Dafür müsste es ja irgendeinen Verbund geben, der irgendeinen Plan verfolgt.
🤔 Ich denke, die technische Entwicklung ist einfach rasant geworden....
Vor "kurzem" noch kein Licht, Strom ect und dann wurde jeder Haushalt mit was weiß ich versorgt und alles wird immer höher schneller besser....
Einmal erweitert das Möglichkeiten (für wenige, Spezialisten), andererseits ist auch Konsum ankurbeln mit wenig nachhaltigen immer wieder neu ersetzten Produkten da eine Antriebskraft denke ich.
Ebenso gibts wohl noch eine Konkurrenz unter verschiedensten Ländern, wer ist Vorreiter in der Entwicklung von neuen Möglichkeiten, schnelleren Möglichkeiten ect.
Als Konsument an der Endkette quasi ist man aber definitiv damit überfordert....was alles wie schnell geht, wo man sich überall vernetzen kann ect. Soviel Information gab es vorher nicht....Aber heißt ja nicht, dass man nicht lernen kann, damit umzugehen...in der Schule müsste es eigentlich Medienkompetenz geben...gibts auch tw....und auch Eltern achten ja schon stückweise darauf, wenn sie denn soweit Eltern sind.
Ist vielleicht auch die Frage wie man so eine Vielfalt nutzt...als Blick über den Tellerrand wo man aber auch im Hier und Jetzt verankert ist oder lässt man sich wahllos mit Infos fluten.
Die ganzen Social Apps verändern schon einiges denke ich....wenn da ständig ein neuer Status gepostet wird...oder sich virtuell getroffen wird....das war dann früher anders...entweder war man für sich, ging dann eher mal spazieren ect....oder man traf sich und ging irgendwohin, klingelte ggf auch spontan ect...zumindest im dörflichen Bereich.
Andererseits, war man etwas eigenartiger in seinem Sein, eher Außenseiter, hatte wenig Anschluss der dann auch passte, dann war halt das Dorf auch schnell "abgegrast", die Möglichkeiten begrenzter. Da war dann manchmal das Schicksal "ewiger Single" schon klar besiegelt, wenn da mit 30 nix passiert ist...
Also ich finde, es hat alles Vor- und Nachteile...
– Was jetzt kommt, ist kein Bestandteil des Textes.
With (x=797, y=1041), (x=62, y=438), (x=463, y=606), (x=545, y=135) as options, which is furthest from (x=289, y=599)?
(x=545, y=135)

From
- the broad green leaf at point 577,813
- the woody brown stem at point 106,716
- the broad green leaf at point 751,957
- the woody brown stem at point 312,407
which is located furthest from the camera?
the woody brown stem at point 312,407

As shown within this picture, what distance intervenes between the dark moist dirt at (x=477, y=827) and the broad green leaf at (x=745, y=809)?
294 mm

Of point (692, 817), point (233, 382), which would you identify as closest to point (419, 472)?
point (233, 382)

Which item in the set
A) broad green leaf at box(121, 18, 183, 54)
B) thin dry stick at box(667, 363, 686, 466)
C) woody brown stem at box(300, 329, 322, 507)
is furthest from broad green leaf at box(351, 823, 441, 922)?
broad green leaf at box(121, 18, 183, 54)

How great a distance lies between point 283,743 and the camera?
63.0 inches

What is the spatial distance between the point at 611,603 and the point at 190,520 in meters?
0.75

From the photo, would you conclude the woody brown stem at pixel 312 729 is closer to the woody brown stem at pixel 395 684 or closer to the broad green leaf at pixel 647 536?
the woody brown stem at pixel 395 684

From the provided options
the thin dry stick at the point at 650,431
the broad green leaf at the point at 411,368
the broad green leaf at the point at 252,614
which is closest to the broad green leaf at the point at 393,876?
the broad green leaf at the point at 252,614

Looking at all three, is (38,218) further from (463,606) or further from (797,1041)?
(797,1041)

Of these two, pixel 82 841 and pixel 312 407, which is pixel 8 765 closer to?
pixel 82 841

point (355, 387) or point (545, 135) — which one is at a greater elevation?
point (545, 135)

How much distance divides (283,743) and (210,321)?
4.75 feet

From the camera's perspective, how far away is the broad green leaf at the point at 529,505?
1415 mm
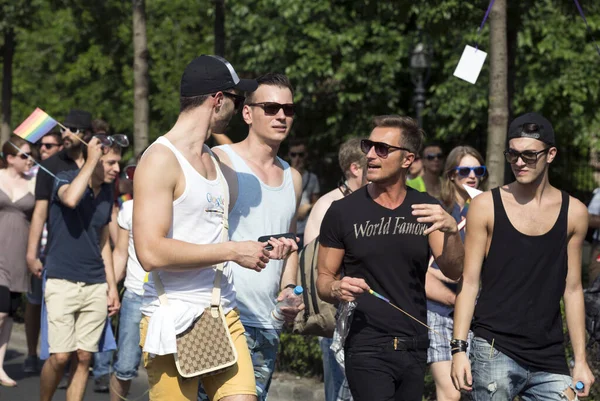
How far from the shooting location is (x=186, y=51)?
90.6ft

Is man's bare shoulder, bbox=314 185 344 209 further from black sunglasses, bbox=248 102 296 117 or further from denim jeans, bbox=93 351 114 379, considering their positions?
denim jeans, bbox=93 351 114 379

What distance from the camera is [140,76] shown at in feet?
39.7

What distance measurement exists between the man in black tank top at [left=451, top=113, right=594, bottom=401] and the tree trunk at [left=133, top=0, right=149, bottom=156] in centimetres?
743

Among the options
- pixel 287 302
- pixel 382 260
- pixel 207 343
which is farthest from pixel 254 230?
pixel 207 343

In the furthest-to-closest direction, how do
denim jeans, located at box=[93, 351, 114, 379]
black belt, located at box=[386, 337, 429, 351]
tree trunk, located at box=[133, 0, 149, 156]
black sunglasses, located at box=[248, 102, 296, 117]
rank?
tree trunk, located at box=[133, 0, 149, 156]
denim jeans, located at box=[93, 351, 114, 379]
black sunglasses, located at box=[248, 102, 296, 117]
black belt, located at box=[386, 337, 429, 351]

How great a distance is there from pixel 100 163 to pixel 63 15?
Result: 22.2m

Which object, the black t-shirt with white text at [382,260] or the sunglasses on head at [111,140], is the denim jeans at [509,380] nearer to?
the black t-shirt with white text at [382,260]

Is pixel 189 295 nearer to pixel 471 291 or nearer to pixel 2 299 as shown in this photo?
pixel 471 291

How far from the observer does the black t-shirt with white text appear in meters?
5.15

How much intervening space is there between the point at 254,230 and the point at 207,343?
1.05 meters

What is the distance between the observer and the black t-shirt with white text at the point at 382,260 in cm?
515

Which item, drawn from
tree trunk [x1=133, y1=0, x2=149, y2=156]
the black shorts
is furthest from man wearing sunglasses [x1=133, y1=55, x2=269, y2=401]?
tree trunk [x1=133, y1=0, x2=149, y2=156]

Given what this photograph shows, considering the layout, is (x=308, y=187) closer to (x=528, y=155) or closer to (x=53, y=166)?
(x=53, y=166)

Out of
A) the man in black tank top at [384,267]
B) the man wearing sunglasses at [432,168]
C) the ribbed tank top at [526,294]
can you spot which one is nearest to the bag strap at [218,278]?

In einer technikloseren Zeit war ja auch keine Glückseligkeit...eher schwere körperliche Arbeit, viele lange Wege zu Fuß, ggf. Rad,....oft auch härtere Zeiten....wenig oder keine Zeit für Bildung.
da hat die Gesellschaft heute (also zumindest hier bei uns) dann schon einen Komfort....hat Zeit für Bücher, Psychologie ect...was kaum möglich wäre wenn die ganze Zeit und Energie fürs existieren/Grundlagen schaffen draufgeht.
Das mag ja manche auch erfüllen und manche gehen in ein tibetisches Kloster z B um ganz einfach wie ein bettelarmer Mönch zu leben mit schweren Tätigkeiten, wenig Essen usw....um so dann "ganz in der Existenz" zu sein...nur wer sagt, dass das immer alles so idyllisch ist. Müsste man bei dem Wetter ohne Wohnung und auch ohne Highend Wohnmobil ect draußen leben nur mit einem Bau aus Blättern, Ästen ggf. auch kein Feuer, sähe das ganze auch schon anders aus.
hab ich jetzt das Thema irgendwie verfehlt?